- **Short task**: Gather every line in the rows below that contains the string "JSON", and copy each of those lines in full.
** start of Provided information **
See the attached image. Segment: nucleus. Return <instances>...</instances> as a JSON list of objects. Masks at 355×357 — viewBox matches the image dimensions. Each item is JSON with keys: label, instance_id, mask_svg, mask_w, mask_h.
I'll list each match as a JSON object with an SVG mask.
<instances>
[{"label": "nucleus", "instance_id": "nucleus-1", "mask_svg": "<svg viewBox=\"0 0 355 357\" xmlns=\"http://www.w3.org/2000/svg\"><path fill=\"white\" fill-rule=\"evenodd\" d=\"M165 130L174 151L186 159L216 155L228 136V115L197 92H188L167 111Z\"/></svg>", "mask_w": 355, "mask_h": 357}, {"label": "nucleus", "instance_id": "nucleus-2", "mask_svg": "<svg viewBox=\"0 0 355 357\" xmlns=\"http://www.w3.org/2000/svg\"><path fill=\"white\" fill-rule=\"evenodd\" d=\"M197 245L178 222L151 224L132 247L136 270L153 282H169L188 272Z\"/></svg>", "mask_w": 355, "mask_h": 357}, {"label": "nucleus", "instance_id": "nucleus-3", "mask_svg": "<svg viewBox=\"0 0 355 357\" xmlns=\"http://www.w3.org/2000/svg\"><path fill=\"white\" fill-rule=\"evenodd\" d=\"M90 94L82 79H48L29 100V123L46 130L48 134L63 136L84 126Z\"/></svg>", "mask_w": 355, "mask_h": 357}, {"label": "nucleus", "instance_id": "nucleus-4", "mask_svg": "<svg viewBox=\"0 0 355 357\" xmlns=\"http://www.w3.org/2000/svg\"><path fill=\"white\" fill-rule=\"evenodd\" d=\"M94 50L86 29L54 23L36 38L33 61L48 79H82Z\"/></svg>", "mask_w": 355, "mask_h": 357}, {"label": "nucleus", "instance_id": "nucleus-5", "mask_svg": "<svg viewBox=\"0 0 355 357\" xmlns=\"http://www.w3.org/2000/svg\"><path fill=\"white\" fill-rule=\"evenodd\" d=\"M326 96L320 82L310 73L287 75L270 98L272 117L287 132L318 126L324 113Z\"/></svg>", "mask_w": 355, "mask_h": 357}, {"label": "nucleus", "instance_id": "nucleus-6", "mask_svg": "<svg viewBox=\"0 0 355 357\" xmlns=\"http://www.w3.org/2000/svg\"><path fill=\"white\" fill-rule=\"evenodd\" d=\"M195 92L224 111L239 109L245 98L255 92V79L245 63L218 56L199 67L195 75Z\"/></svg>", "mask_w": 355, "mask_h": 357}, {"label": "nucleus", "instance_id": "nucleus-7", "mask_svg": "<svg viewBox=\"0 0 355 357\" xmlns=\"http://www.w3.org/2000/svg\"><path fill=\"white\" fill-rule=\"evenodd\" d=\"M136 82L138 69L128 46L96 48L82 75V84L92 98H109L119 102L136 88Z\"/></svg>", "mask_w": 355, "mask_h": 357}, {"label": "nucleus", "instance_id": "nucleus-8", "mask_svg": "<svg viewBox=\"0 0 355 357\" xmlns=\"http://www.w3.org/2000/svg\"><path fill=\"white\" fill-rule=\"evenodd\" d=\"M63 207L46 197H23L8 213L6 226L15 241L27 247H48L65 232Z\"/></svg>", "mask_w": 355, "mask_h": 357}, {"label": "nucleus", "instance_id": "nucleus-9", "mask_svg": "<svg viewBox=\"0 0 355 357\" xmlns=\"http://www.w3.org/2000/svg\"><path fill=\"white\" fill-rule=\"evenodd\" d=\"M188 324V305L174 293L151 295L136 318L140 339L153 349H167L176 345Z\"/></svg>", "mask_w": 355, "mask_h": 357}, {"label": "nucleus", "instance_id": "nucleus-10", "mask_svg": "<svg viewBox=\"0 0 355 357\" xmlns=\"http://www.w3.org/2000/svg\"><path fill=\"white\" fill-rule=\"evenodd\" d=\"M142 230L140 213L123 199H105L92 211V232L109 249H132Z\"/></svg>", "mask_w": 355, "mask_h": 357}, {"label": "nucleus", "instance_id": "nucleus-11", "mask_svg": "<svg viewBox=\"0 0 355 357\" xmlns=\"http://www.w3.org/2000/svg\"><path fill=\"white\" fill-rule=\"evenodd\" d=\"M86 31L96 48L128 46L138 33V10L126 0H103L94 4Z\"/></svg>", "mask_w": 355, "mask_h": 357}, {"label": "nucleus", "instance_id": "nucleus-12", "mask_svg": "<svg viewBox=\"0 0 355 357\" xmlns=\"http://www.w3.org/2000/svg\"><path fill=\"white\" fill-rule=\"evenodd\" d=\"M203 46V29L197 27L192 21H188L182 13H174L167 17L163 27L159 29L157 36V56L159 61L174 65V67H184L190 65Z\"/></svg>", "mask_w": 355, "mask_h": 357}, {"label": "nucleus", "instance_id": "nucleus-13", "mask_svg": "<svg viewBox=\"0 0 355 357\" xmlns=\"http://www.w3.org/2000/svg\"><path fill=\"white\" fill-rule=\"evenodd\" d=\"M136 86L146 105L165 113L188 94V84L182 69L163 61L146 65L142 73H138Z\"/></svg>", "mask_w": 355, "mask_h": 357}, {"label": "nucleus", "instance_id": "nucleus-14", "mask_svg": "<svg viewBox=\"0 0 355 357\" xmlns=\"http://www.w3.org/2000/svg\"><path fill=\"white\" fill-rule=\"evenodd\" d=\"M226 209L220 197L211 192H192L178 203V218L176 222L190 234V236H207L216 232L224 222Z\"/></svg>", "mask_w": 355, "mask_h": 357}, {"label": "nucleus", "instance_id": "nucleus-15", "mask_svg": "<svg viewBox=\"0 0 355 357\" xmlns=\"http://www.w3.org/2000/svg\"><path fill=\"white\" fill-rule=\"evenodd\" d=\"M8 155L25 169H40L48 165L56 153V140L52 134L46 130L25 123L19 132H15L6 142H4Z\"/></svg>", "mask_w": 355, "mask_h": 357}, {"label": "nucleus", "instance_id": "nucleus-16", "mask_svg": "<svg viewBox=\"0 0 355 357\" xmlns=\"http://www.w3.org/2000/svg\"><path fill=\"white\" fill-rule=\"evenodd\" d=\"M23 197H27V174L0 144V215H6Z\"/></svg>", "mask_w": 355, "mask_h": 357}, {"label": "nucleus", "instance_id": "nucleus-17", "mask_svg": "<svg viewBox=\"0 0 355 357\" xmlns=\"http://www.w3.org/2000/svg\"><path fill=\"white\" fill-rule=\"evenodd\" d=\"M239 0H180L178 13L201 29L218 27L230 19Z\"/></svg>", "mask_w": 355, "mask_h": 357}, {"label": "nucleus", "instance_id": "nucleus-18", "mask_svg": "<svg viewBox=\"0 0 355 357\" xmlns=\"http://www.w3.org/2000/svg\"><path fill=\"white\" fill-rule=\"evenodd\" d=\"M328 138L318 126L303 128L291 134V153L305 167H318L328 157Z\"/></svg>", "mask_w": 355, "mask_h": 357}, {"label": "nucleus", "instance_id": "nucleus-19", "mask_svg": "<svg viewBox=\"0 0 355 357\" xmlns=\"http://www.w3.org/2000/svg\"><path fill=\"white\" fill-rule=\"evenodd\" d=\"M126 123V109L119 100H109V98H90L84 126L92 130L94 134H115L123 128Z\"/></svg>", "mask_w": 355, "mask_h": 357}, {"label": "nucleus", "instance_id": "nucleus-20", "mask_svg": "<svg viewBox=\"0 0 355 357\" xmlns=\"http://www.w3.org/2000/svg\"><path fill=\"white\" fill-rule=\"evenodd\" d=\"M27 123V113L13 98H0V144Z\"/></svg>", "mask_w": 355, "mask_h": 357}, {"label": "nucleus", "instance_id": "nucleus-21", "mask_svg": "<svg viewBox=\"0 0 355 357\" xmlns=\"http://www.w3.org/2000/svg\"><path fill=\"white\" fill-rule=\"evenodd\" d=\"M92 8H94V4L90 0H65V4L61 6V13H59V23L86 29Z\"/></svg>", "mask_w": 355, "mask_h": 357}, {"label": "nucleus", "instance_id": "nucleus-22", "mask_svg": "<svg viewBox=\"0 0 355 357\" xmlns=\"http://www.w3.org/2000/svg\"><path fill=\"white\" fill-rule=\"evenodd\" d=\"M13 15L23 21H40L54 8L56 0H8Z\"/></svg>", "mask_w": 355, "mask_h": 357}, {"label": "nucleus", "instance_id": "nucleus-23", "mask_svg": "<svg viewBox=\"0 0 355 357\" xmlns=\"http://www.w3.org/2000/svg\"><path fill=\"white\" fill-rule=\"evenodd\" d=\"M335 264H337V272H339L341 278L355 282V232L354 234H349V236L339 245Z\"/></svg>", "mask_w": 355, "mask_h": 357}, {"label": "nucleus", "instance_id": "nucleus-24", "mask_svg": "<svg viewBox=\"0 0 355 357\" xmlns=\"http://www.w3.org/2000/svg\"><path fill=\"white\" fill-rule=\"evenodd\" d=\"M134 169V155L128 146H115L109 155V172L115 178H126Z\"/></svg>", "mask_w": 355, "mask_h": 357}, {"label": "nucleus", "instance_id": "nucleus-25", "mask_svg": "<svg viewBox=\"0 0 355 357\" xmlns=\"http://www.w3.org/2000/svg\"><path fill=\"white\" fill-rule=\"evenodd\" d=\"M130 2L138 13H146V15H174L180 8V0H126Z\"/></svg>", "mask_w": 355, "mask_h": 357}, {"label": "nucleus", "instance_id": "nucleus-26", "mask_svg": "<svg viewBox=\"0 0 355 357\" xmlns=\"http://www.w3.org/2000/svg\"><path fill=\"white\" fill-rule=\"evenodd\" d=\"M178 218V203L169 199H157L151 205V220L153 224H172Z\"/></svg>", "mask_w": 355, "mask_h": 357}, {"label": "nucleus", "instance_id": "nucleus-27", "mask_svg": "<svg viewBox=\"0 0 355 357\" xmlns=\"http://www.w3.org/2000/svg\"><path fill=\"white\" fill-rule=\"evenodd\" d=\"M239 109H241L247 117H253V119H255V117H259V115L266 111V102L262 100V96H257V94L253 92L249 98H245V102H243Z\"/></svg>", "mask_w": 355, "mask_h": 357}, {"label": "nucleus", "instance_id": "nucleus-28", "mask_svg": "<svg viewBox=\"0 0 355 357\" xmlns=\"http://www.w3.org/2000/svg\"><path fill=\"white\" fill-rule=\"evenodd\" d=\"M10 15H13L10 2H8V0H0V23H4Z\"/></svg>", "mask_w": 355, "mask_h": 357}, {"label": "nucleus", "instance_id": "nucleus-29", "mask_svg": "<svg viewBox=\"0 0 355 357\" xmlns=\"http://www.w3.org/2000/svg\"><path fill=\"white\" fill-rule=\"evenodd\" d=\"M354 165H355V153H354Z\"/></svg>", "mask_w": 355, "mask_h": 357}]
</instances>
** end of Provided information **
- **Task output**:
See the attached image. Segment: nucleus. Return <instances>...</instances> as a JSON list of objects. Masks at 355×357 — viewBox matches the image dimensions. Each item is JSON with keys: label, instance_id, mask_svg, mask_w, mask_h.
I'll list each match as a JSON object with an SVG mask.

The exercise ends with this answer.